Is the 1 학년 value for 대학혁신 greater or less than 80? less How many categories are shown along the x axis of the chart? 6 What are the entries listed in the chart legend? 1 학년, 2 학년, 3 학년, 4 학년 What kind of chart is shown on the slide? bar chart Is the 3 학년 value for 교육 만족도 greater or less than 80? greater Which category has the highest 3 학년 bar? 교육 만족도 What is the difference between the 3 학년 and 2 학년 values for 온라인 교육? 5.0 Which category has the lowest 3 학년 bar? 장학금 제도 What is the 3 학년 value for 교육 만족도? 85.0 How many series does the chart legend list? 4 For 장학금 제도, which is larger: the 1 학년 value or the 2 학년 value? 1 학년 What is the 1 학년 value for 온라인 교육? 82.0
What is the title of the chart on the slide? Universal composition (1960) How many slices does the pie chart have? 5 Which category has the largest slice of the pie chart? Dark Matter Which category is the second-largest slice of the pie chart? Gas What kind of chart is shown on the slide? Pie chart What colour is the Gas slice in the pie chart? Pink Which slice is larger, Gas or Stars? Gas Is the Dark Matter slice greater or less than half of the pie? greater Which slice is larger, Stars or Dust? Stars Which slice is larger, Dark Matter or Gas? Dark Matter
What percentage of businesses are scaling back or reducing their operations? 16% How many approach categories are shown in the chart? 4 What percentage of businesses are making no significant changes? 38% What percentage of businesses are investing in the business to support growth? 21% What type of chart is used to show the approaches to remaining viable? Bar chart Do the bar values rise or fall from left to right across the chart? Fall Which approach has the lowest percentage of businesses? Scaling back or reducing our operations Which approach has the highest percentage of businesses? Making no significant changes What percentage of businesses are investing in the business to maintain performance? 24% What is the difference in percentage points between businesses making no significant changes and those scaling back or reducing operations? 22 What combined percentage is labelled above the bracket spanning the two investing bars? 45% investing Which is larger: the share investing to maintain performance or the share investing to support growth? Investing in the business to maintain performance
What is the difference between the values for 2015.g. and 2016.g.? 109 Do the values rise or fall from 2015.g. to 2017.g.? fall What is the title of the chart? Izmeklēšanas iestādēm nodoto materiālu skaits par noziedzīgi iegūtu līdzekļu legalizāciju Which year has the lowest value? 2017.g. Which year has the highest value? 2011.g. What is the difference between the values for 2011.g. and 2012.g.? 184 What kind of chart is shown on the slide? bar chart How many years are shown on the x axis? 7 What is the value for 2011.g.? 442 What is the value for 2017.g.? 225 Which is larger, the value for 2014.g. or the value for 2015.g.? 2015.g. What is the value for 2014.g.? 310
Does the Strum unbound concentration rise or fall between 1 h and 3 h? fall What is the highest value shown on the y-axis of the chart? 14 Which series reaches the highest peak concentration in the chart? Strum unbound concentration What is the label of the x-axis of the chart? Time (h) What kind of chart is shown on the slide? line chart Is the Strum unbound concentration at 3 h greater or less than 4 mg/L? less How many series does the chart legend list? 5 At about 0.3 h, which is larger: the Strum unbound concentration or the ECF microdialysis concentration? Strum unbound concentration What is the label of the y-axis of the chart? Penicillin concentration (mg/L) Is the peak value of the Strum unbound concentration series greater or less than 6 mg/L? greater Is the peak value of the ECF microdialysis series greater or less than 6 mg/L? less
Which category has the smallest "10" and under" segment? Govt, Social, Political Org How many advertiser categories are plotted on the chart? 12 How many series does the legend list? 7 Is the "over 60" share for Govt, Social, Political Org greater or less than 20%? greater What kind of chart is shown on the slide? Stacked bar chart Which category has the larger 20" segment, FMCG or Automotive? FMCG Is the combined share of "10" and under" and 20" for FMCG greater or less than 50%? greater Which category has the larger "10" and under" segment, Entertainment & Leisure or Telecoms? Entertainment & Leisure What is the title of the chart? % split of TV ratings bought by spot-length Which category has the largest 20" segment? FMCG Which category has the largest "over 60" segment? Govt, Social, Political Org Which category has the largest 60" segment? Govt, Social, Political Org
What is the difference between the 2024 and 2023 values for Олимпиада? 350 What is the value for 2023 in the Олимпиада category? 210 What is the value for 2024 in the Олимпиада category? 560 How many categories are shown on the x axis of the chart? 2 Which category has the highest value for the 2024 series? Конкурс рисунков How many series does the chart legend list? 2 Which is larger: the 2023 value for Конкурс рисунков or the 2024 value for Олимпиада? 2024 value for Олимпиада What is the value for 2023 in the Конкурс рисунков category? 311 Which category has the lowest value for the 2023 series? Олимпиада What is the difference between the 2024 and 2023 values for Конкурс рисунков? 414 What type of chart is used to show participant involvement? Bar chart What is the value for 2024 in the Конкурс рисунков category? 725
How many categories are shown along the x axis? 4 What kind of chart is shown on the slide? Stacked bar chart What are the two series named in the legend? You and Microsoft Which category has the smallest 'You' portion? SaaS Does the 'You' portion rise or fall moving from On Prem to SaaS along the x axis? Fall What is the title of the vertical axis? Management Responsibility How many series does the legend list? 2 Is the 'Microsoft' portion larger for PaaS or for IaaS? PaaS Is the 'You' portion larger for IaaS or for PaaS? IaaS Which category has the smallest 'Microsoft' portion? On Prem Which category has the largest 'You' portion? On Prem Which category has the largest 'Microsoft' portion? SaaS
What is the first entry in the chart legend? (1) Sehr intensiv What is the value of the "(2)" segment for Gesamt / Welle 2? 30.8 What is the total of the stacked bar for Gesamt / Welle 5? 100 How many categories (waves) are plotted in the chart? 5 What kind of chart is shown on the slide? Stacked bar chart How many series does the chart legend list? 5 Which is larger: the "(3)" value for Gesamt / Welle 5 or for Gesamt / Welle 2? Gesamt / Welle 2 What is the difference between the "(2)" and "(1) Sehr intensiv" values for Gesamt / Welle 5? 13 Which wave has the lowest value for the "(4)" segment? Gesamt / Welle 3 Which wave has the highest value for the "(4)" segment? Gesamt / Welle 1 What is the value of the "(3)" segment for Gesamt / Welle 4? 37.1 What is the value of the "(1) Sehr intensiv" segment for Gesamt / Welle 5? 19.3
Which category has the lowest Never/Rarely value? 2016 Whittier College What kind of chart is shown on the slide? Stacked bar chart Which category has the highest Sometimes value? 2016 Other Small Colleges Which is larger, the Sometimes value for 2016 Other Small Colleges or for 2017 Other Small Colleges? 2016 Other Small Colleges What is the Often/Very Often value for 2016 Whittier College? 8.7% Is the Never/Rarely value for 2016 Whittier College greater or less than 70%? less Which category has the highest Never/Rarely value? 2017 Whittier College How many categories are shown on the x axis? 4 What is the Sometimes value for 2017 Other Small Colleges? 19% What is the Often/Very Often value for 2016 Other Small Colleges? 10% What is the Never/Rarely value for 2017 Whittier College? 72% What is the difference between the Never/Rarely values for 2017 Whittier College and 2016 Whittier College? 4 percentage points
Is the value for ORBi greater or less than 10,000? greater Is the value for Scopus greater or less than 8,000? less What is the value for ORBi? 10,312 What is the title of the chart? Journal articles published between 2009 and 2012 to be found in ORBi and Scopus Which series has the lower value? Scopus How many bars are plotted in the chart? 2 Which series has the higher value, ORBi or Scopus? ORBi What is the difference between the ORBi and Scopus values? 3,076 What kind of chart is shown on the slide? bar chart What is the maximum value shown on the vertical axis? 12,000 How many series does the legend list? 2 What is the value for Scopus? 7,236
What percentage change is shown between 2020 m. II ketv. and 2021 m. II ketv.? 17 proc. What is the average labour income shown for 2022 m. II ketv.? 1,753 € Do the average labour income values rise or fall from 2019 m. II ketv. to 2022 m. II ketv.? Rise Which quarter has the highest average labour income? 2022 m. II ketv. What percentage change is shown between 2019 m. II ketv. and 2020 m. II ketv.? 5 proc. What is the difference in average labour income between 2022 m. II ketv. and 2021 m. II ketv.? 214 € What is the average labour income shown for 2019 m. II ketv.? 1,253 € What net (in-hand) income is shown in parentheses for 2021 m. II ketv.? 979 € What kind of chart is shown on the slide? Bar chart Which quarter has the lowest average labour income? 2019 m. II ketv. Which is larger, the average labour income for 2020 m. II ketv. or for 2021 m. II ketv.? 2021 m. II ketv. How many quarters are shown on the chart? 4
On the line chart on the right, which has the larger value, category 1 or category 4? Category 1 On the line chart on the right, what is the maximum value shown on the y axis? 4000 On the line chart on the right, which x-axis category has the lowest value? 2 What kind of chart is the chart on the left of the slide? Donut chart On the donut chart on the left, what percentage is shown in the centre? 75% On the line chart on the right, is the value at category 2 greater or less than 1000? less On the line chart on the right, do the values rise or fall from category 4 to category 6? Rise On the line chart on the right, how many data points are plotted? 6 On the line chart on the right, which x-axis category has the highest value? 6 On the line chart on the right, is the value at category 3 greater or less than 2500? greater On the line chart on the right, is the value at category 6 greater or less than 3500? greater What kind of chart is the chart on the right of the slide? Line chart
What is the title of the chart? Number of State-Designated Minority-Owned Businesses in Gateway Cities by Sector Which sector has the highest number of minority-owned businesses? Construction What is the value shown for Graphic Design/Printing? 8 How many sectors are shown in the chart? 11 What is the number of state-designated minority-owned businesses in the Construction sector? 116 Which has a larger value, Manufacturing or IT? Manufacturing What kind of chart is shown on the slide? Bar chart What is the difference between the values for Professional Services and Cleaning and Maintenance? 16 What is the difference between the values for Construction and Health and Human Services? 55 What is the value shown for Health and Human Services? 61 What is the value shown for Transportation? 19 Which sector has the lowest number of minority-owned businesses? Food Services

◆ **The task**: Substitute "graph" for each "chart" in everything from the start of the data down through the line containing "What is the title of the chart on", and write out those lines with nothing else altered.

◆ **Solution to this task**:
Is the 1 학년 value for 대학혁신 greater or less than 80? less How many categories are shown along the x axis of the graph? 6 What are the entries listed in the graph legend? 1 학년, 2 학년, 3 학년, 4 학년 What kind of graph is shown on the slide? bar graph Is the 3 학년 value for 교육 만족도 greater or less than 80? greater Which category has the highest 3 학년 bar? 교육 만족도 What is the difference between the 3 학년 and 2 학년 values for 온라인 교육? 5.0 Which category has the lowest 3 학년 bar? 장학금 제도 What is the 3 학년 value for 교육 만족도? 85.0 How many series does the graph legend list? 4 For 장학금 제도, which is larger: the 1 학년 value or the 2 학년 value? 1 학년 What is the 1 학년 value for 온라인 교육? 82.0
What is the title of the graph on the slide? Universal composition (1960) How many slices does the pie graph have? 5 Which category has the largest slice of the pie graph? Dark Matter Which category is the second-largest slice of the pie graph? Gas What kind of graph is shown on the slide? Pie graph What colour is the Gas slice in the pie graph? Pink Which slice is larger, Gas or Stars? Gas Is the Dark Matter slice greater or less than half of the pie? greater Which slice is larger, Stars or Dust? Stars Which slice is larger, Dark Matter or Gas? Dark Matter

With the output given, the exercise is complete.